I continued to type as he closed his eyes and began. His voice moved all around me and multiplied, changing. I began to see as he saw, the people and voices coming together as my fingers stayed on the keyboard, flying to keep up with the vision as it unfolded....CHAPTER 3
The rain made the April air cold. Water ran in ripples down the path that led to the church with a crucifix hoisted above the door, Christ's bleeding arms outstretched as thunder punctuated the voices of men digging with shovels. The despised Grimbald stood to their right, his candlebox giving them a palsied light as they worked. The rain had let up enough that the flame was in no danger.
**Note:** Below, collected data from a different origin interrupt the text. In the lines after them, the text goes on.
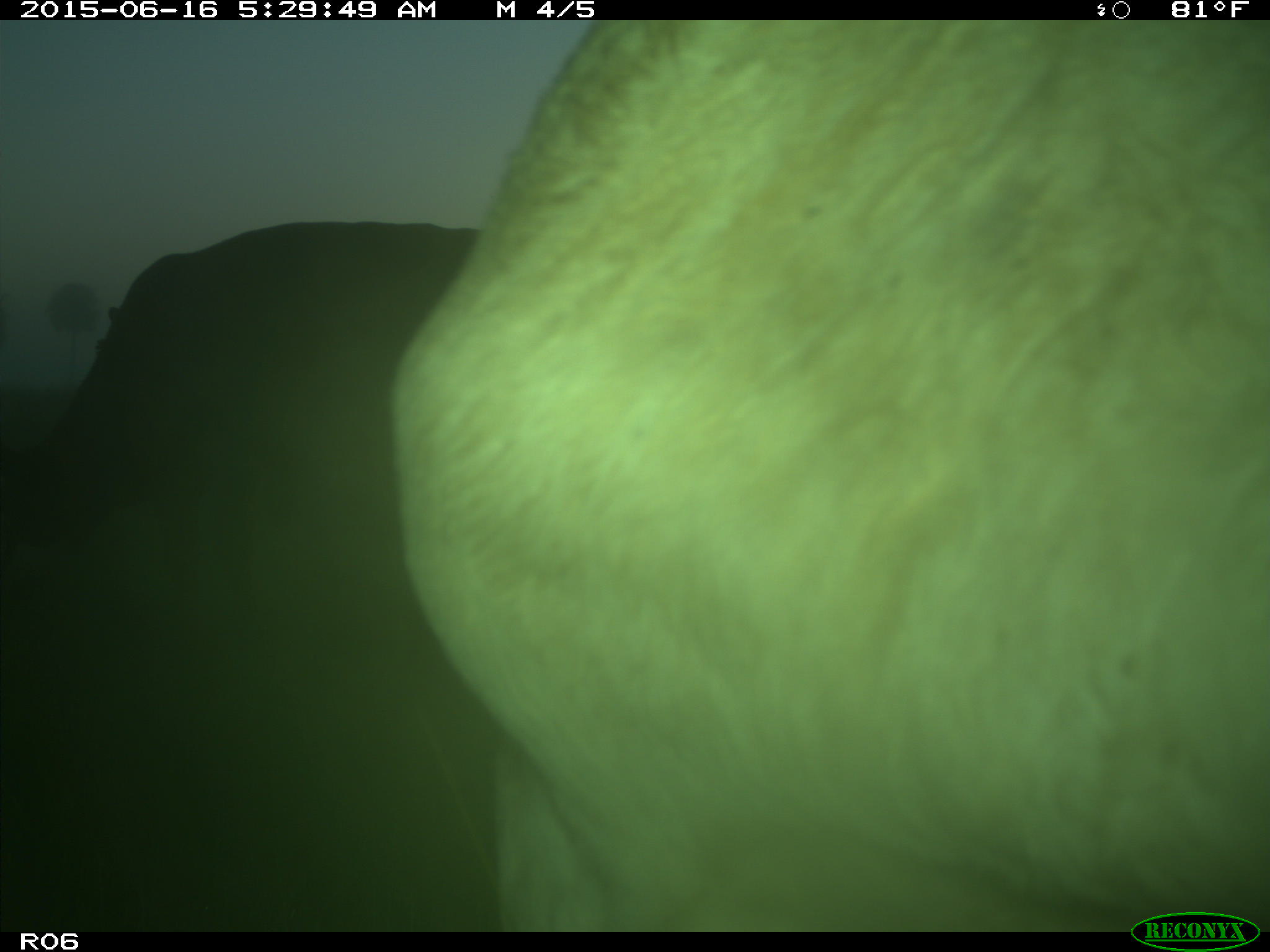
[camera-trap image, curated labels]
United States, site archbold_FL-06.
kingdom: Animalia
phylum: Chordata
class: Mammalia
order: Artiodactyla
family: Bovidae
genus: Bos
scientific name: Bos taurus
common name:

She saw they had kicked over the headstone, dragging it away and throwing the dirt over it as they worked. She heard the shovel strike wood and the men growl with pleasure. They dropped ropes to a boy, who shimmied through the mud to the coffin and worked to secure the ropes around each end.
She crept closer to watch, careful to let the trees shield her in her shame. Blood had clotted on the underside of her dress, soaking through to the final outer layer of the skirt. The rain had dispensed with it well enough, but he would get no further remembrance of her body. She cursed her body, and the rain, for soiling the last thing on earth she had. The dress was blue silk, an illicit treasure she had found in an untended parcel outside a gentleman's house. Silk was forbidden for her class to wear, so she found the courage to wear it only on her worst days. Some woman had a beautiful life; this dress was its proof. As she slid into a stranger's dress, she willed that woman's good fortune to befall her.
One man wore the robes of a statesman: golden damask and linen, with an ermine collar around his cloak that she could smell from where she was. The rain was unkind to the rich and poor alike, for it made the poor cold and the rich stink.